Representantes da TGS e do Sindicato dos Armadores e das Indústrias da Pesca de Itajaí e Região (SINDIPI) se reuniram na última sexta-feira (21/11) para alinhar as estratégias e ações a serem desenvolvidas durante a pesquisa sísmica na Bacia de Pelotas. Durante o encontro, realizado em Itajaí, foram apresentados o plano de ação, o cronograma previsto e a metodologia de operação da atividade sísmica. Destaque para o aplicativo “Aviso aos Navegantes “, que permitirá acompanhar a posição do navio em tempo real.

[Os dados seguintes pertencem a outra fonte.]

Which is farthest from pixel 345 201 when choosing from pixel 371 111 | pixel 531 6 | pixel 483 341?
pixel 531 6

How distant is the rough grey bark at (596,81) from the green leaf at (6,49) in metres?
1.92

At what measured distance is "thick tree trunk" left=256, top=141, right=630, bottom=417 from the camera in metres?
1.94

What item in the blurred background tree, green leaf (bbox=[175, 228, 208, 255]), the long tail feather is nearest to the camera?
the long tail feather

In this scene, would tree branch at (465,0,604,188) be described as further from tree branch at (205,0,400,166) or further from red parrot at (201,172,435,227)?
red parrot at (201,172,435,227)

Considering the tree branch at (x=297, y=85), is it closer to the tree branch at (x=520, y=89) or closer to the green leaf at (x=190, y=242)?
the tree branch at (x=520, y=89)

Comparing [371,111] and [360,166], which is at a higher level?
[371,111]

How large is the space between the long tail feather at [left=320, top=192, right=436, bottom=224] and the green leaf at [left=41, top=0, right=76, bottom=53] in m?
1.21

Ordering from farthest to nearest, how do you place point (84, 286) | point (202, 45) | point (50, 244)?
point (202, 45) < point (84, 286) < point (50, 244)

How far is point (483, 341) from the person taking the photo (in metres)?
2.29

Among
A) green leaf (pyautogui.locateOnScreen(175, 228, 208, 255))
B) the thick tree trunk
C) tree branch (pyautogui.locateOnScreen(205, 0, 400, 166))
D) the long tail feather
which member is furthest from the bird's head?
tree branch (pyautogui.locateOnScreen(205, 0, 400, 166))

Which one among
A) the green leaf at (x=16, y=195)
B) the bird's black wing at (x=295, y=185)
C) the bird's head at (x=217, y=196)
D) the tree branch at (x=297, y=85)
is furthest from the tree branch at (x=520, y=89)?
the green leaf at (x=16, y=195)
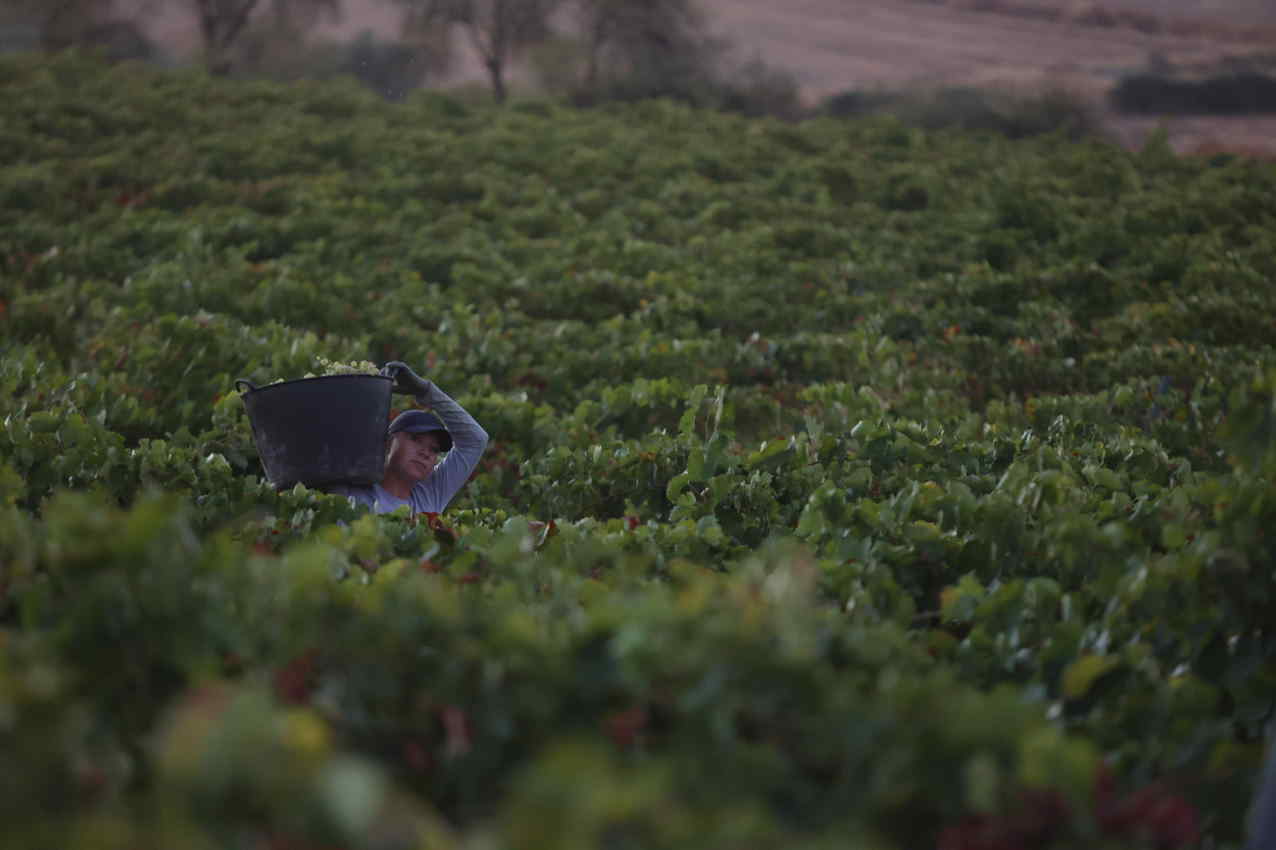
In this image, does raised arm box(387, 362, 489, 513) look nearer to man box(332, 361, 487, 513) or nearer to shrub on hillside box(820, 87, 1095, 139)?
man box(332, 361, 487, 513)

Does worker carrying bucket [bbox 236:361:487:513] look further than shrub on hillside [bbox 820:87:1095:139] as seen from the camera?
No

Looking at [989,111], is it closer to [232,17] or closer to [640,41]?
[640,41]

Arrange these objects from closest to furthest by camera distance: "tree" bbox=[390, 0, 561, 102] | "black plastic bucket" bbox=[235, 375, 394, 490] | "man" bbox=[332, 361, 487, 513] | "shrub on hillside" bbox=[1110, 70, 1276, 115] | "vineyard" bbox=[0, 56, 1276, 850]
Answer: "vineyard" bbox=[0, 56, 1276, 850]
"black plastic bucket" bbox=[235, 375, 394, 490]
"man" bbox=[332, 361, 487, 513]
"shrub on hillside" bbox=[1110, 70, 1276, 115]
"tree" bbox=[390, 0, 561, 102]

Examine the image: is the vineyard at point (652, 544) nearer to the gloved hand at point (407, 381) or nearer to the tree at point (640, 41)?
the gloved hand at point (407, 381)

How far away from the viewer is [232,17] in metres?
24.7

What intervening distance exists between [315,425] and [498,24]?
22.1 meters

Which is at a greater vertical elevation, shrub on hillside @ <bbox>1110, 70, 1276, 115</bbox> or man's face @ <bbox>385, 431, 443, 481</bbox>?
shrub on hillside @ <bbox>1110, 70, 1276, 115</bbox>

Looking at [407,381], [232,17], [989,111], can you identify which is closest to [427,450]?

A reunião também contou com a participação e a apresentação dos projetos Tubarão Azul e Pesca Incidental. Os representantes detalharam o escopo de suas pesquisas em andamento, as previsões de resultados e esclareceram a relação direta dessas iniciativas com o monitoramento pesqueiro da região e a operação sísmica da TGS.
Participaram da reunião João Correa (country manager da TGS no Brasil) e Alexandre Neto (TGS); Fernando Pinto das Neves e Geysa Marinho (Coordenadoria Técnica do SINDIPI); Ana Paula Stein Santos (interlocutora da TGS junto aos órgãos de pesca); Márcio Freire (Projeto Tubarão Azul – FURG); e Roberto Warlich (coordenador do Projeto de Monitoramento Embarcado de Capturas Incidentais na Frota Industrial de Santa Catarina – UNIVALI).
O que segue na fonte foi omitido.